[Tarefa proposta] Dê continuidade ao texto sobre a riqueza pessoal na China, começando logo após a sua última frase.

A China rica a que não estamos acostumados

Peça para um brasileiro médio falar o que vem à cabeça quando mencionamos a China e há uma boa chance de ele descrever pessoas andando de bicicleta rumo a fábricas que pagam mixaria sob olhares dos militares comunistas. A verdade é que mesmo cercados de “Made in China” pra todo lado, sabemos pouco ou temos […]

Peça para um brasileiro médio falar o que vem à cabeça quando mencionamos a China e há uma boa chance de ele descrever pessoas andando de bicicleta rumo a fábricas que pagam mixaria sob olhares dos militares comunistas. A verdade é que mesmo cercados de “Made in China” pra todo lado, sabemos pouco ou temos uma percepção atrasada e estereotipada dos chineses. Mas depois de passar quase 10 dias visitando Pequim, Xangai, Shenzen e Hong Kong a convite da Huawei, revisei um bocado das minhas concepções sobre o país que é fonte dos nossas gadgets.

Nesta primeira da série de reportagens do Giz na China, falo sobre o que talvez mais tenha me chamado a atenção, que desafia a nossa visão tradicional sobre o país: a riqueza. Não a simples riqueza genérica – era de se esperar que a segunda economia do mundo tivesse prédios suntuosos, aeroportos gigantescos e metrôs que funcionam lindamente. Mas falo no nível pessoal: a quantidade de carros de luxo, o tamanho absurdo das lojas da Louis Vuitton e Cartier, mais iPhones no metrô que em cidades americanas e as coberturas triplex. O chinês não quer ser visto com produtos xing-lings ou dirigindo um JAC Motors, e aposta mais do que qualquer outro povo que conheço em posses como símbolo de status. E isso tem um profundo impacto na indústria mundial.

A vista do mais alto prédio da China

Além de uma horrorosa neblina causada pela poluição e o clima seco de outono, o que mais me chamou atenção ao sair do monstruoso aeroporto de Pequim foram os carros. Ok, antes foi  o tamanho do aeroporto e a quantidade de gente. O aeroporto de Pequim é o segundo mais movimentado do planeta, com 44 milhões de passageiros por ano. Mas, sim, os carros. Primeiro, na “periferia”, vimos uma quantidade incrível de Santana da Volks, conhecido lá como Vista – ele é o bestseller do país. Depois, quando chegávamos aos anéis mais centrais, carros ainda melhores e mais novos. Bons. Quero dizer: muito bons. Considere, por exemplo, que os oficiais do Partido Comunista preferem Audis, e a empresa alemã vendeu 64 mil carros lá no ano passado – mais do que a Alemanha. Todos carrões, nada de compactos – sempre de marcas gringas. O Cruze, carro da GM que custa a partir de R$ 67.900 no Brasil, vendeu 23 mil unidades na China. Todos os carros da JAC Motoros totalizaram 16,407 unidades. São, de todo modo, números monstruosos.

[Linhas]
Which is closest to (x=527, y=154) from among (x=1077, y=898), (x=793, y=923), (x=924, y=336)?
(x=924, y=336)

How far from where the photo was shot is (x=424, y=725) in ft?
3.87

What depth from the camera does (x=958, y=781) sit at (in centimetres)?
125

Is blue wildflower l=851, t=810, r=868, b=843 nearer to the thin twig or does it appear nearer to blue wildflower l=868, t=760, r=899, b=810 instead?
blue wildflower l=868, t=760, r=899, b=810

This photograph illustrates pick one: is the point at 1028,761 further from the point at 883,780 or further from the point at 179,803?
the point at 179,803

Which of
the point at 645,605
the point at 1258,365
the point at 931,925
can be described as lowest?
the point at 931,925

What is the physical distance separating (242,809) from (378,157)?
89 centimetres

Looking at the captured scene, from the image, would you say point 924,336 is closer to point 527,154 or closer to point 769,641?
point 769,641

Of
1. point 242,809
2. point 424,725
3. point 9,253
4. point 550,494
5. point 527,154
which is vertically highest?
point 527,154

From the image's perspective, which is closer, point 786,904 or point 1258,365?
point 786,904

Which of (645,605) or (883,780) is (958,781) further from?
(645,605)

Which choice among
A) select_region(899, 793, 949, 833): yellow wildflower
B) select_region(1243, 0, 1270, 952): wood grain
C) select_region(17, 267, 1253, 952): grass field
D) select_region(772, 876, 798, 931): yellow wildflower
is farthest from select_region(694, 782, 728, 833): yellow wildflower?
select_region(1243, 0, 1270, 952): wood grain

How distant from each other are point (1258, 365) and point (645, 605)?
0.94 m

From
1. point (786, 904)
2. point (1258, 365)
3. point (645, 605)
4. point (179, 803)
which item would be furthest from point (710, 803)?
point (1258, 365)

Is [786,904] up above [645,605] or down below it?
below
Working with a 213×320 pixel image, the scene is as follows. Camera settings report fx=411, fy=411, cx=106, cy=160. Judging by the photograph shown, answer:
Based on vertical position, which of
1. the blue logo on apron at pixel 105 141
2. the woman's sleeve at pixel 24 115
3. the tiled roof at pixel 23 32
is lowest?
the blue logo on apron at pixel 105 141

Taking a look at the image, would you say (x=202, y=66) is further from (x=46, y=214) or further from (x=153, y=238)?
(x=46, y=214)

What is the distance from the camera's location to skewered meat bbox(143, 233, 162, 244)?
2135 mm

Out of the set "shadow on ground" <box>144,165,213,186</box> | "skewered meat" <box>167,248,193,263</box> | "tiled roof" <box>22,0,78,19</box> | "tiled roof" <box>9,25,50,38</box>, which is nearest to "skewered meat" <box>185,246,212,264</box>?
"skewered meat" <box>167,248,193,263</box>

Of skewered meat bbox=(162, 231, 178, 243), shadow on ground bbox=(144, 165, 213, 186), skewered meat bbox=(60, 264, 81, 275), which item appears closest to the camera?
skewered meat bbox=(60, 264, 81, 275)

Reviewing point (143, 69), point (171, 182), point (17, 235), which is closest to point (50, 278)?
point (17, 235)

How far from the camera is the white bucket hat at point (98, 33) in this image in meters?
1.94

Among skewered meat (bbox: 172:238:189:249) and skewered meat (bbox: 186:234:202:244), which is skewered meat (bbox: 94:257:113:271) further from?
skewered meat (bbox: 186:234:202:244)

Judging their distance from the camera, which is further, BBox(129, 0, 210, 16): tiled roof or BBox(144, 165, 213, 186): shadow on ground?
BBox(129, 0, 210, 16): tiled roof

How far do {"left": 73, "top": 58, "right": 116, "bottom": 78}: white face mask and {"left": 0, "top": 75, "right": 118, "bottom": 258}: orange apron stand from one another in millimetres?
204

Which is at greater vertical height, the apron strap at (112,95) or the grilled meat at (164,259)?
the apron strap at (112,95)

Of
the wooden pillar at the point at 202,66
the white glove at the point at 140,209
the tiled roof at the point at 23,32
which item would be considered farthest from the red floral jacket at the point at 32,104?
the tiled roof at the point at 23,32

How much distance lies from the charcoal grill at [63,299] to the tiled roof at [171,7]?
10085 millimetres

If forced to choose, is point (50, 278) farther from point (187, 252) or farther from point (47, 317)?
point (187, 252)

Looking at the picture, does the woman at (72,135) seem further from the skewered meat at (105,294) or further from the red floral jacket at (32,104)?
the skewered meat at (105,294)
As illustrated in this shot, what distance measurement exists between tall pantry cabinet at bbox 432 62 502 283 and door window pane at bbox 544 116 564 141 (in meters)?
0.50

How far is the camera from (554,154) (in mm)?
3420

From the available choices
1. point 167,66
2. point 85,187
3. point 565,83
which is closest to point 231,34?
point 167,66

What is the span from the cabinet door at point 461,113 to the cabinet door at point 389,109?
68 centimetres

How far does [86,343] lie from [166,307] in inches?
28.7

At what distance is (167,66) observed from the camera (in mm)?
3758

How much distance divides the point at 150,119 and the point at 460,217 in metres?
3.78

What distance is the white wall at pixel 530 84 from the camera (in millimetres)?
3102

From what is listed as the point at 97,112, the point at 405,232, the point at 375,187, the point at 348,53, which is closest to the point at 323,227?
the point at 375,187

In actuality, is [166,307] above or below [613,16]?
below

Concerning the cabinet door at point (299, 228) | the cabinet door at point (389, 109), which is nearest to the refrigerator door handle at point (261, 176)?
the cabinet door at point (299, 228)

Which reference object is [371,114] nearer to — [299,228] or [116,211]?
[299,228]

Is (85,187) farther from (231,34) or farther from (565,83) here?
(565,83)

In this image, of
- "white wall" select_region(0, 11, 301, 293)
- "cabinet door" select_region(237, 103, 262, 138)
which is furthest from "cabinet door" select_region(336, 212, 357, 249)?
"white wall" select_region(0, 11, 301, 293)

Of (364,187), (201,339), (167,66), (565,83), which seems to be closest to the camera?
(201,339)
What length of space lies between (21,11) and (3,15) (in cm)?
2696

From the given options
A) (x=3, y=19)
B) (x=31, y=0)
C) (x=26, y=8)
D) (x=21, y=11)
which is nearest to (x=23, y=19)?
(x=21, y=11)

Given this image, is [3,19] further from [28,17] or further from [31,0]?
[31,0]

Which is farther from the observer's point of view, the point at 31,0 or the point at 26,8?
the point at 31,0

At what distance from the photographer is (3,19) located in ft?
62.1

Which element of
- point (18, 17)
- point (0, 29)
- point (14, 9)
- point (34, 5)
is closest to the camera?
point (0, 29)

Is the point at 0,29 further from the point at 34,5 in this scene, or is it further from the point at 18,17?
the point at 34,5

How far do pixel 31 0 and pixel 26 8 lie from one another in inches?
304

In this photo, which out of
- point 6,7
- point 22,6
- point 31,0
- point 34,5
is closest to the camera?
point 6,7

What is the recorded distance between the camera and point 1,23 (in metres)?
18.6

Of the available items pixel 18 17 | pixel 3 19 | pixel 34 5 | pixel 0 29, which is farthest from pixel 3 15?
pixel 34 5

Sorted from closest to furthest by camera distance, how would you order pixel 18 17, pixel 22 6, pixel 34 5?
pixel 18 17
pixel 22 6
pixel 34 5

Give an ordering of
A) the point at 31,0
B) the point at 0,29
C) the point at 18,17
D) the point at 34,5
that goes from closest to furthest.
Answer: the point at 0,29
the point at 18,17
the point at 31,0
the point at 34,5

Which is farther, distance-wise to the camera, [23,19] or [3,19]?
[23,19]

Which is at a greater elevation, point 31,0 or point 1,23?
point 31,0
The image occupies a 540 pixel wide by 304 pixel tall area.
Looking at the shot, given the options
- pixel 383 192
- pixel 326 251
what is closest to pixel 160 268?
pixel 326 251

[Resposta]
“Vocês deviam pensar que todo mundo andava de bicicleta”, explica a guia chinesa, vendo a nossa surpresa, naquele engrish engraçado, “mas a primeira coisa que a pessoa faz quando ganha mais dinheiro é comprar um carro. E nós preferimos os importados.” Mais ou menos como a ascensão da classe C no Brasil, mas de maneira mais rápida, dramática e massiva. Afinal, estamos falando de um país com 1,3 bilhão de pessoas. E, bom lembrar, quando eles falam “importados” normalmente estão falando de marcas. A maioria é produzido na China, por empresas chinesas, num complicado esquema com estatais. Mas isso é outro papo.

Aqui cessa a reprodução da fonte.